-- Opening Marker --
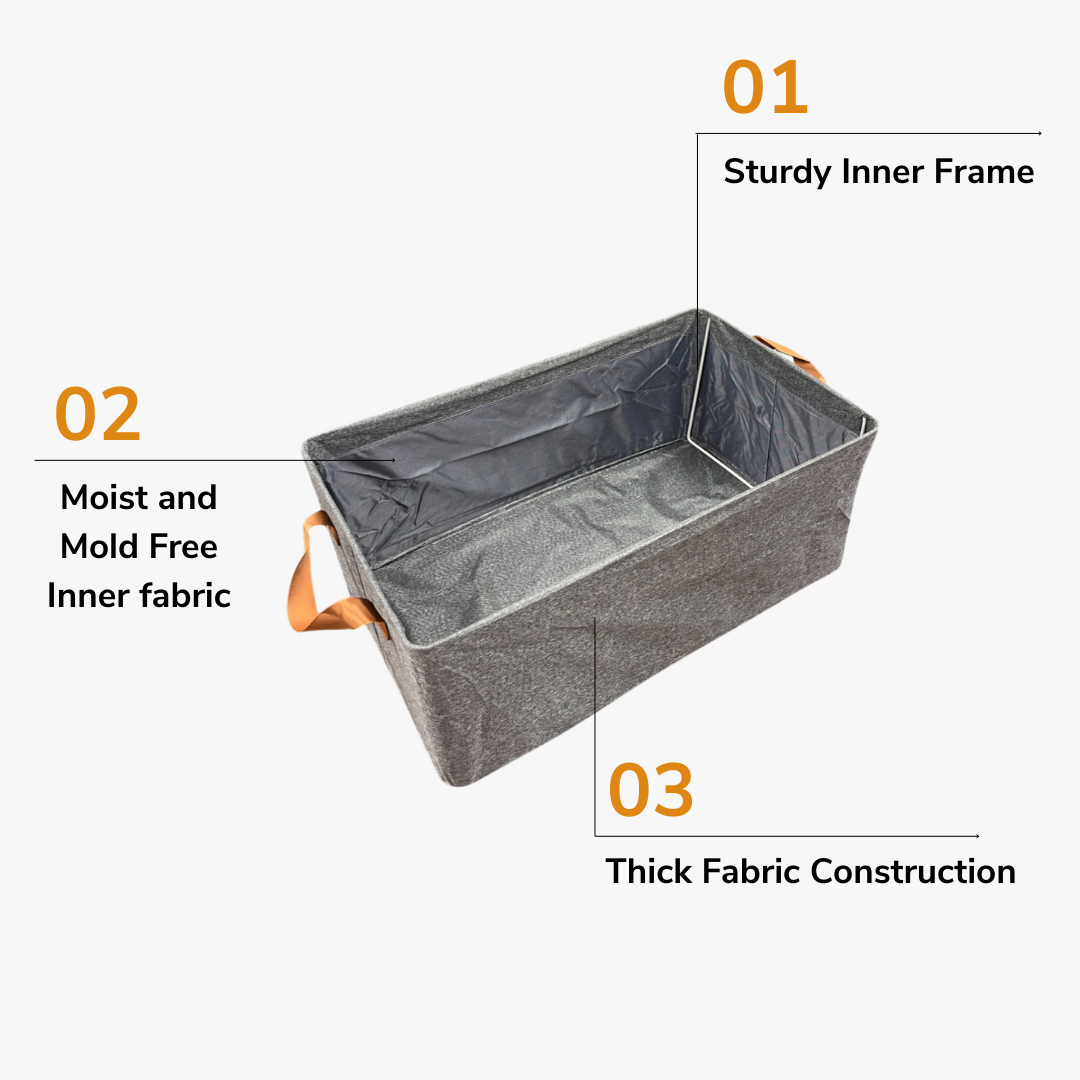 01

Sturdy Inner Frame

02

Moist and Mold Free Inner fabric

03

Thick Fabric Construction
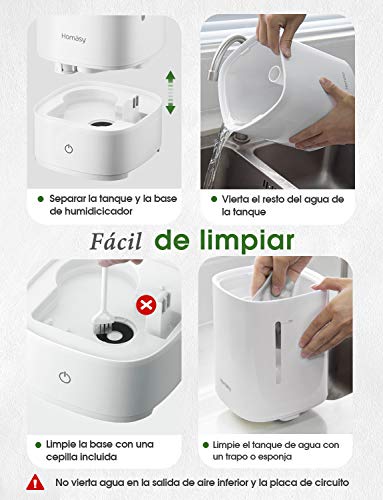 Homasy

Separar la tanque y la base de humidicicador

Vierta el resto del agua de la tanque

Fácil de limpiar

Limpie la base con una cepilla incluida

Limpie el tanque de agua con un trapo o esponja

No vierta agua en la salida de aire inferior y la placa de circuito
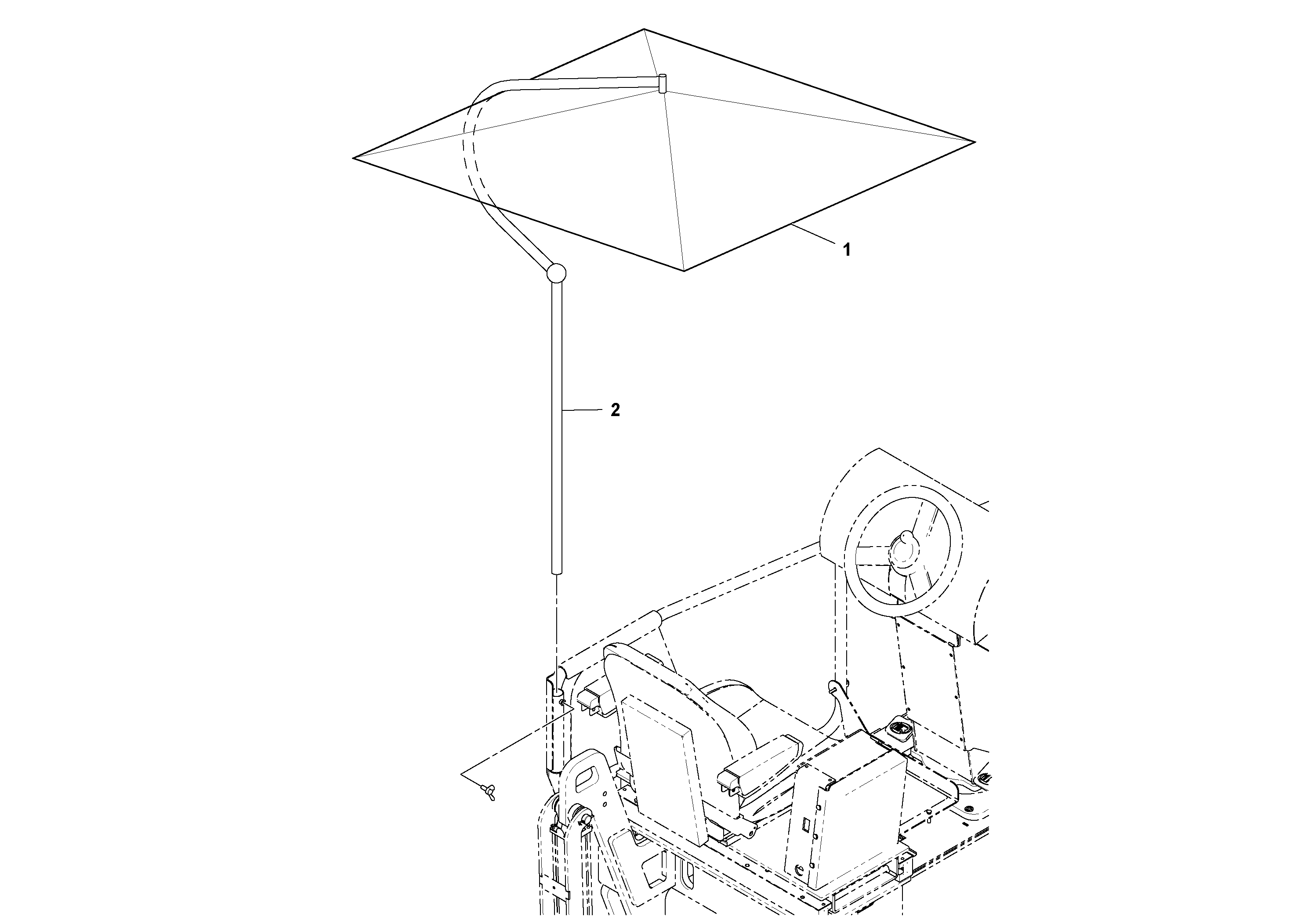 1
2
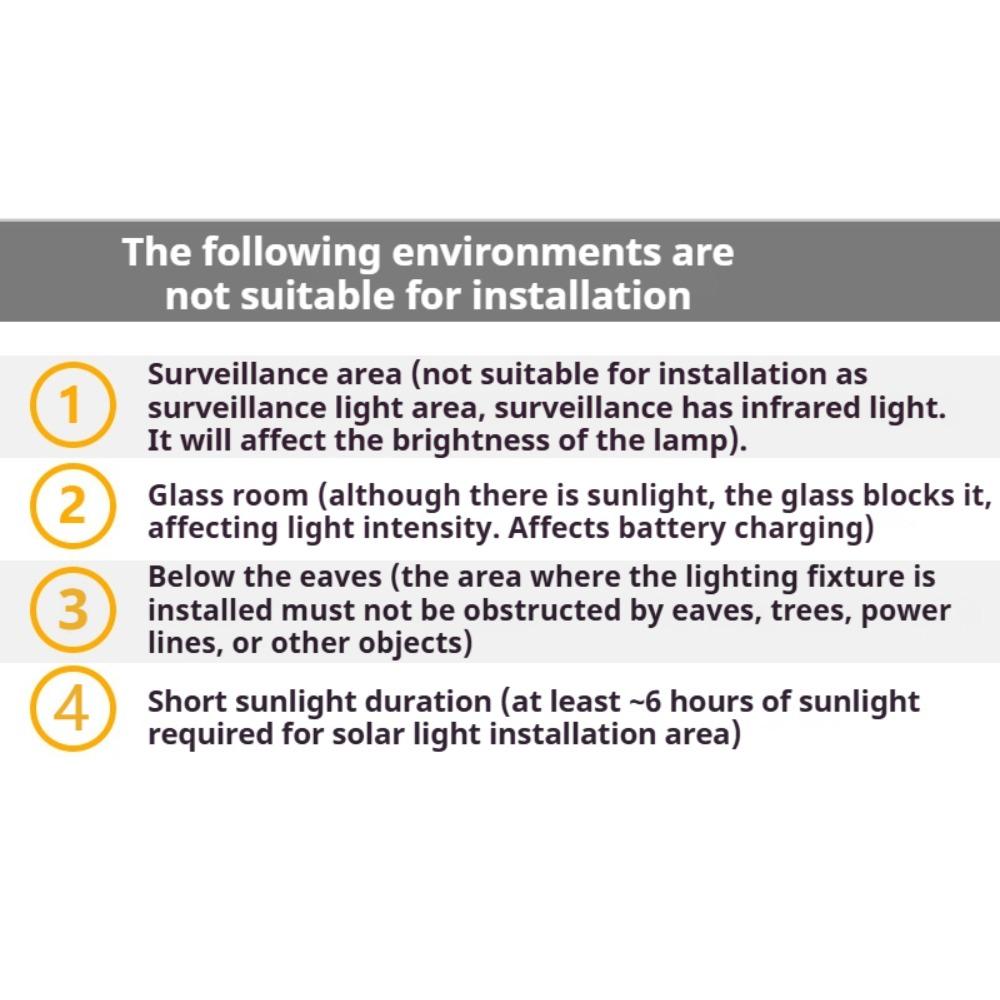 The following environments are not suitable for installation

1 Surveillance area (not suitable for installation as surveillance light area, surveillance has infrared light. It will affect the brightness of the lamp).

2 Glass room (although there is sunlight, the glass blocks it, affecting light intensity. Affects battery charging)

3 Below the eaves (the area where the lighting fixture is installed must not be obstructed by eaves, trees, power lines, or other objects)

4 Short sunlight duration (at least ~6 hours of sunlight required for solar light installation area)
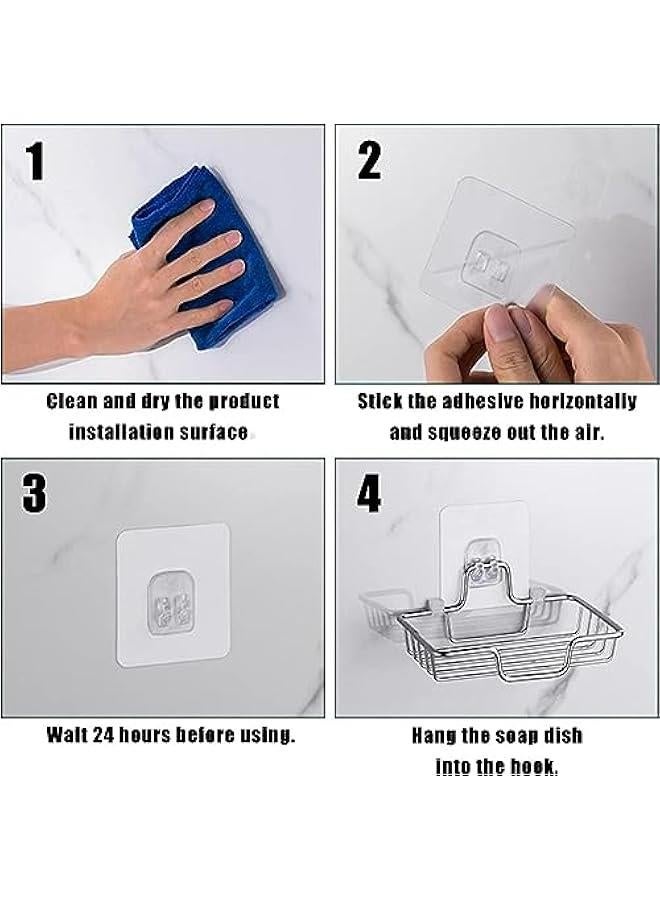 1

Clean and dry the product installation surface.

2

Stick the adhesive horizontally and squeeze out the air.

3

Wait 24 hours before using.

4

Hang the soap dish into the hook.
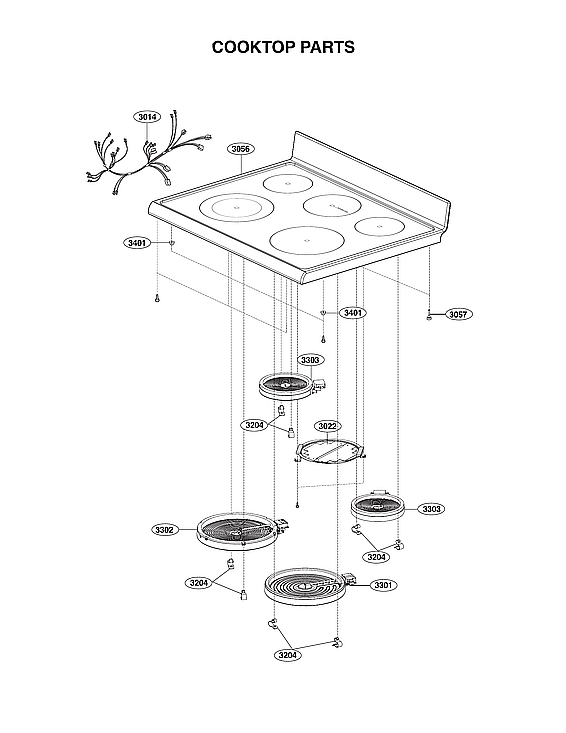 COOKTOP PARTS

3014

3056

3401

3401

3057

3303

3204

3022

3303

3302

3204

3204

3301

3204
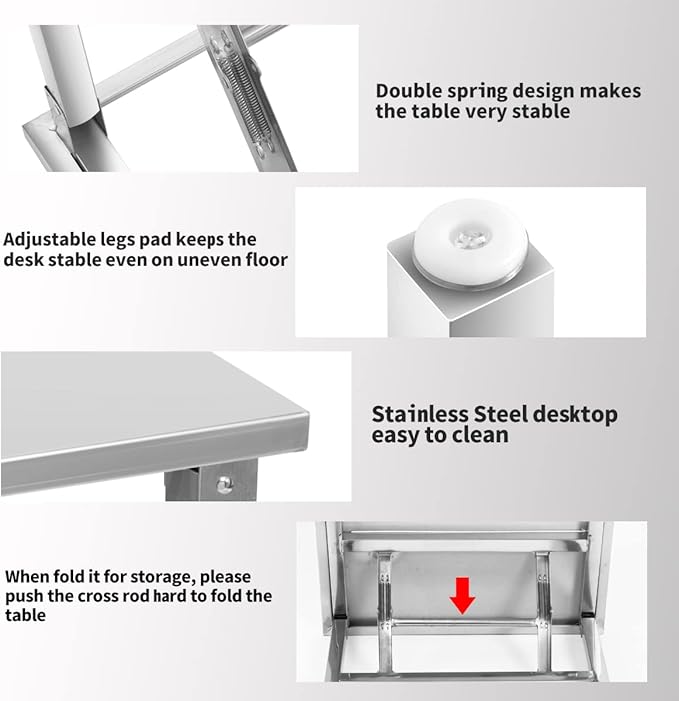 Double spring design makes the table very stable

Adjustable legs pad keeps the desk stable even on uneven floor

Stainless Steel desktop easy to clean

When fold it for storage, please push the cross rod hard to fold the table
-- Closing Marker --
WHAT IS NEEDED:
Within the material above, find the lines that contain the word "sunlight"; copy them.

YOUR RESPONSE:
2 Glass room (although there is sunlight, the glass blocks it, affecting light intensity. Affects battery charging)
4 Short sunlight duration (at least ~6 hours of sunlight required for solar light installation area)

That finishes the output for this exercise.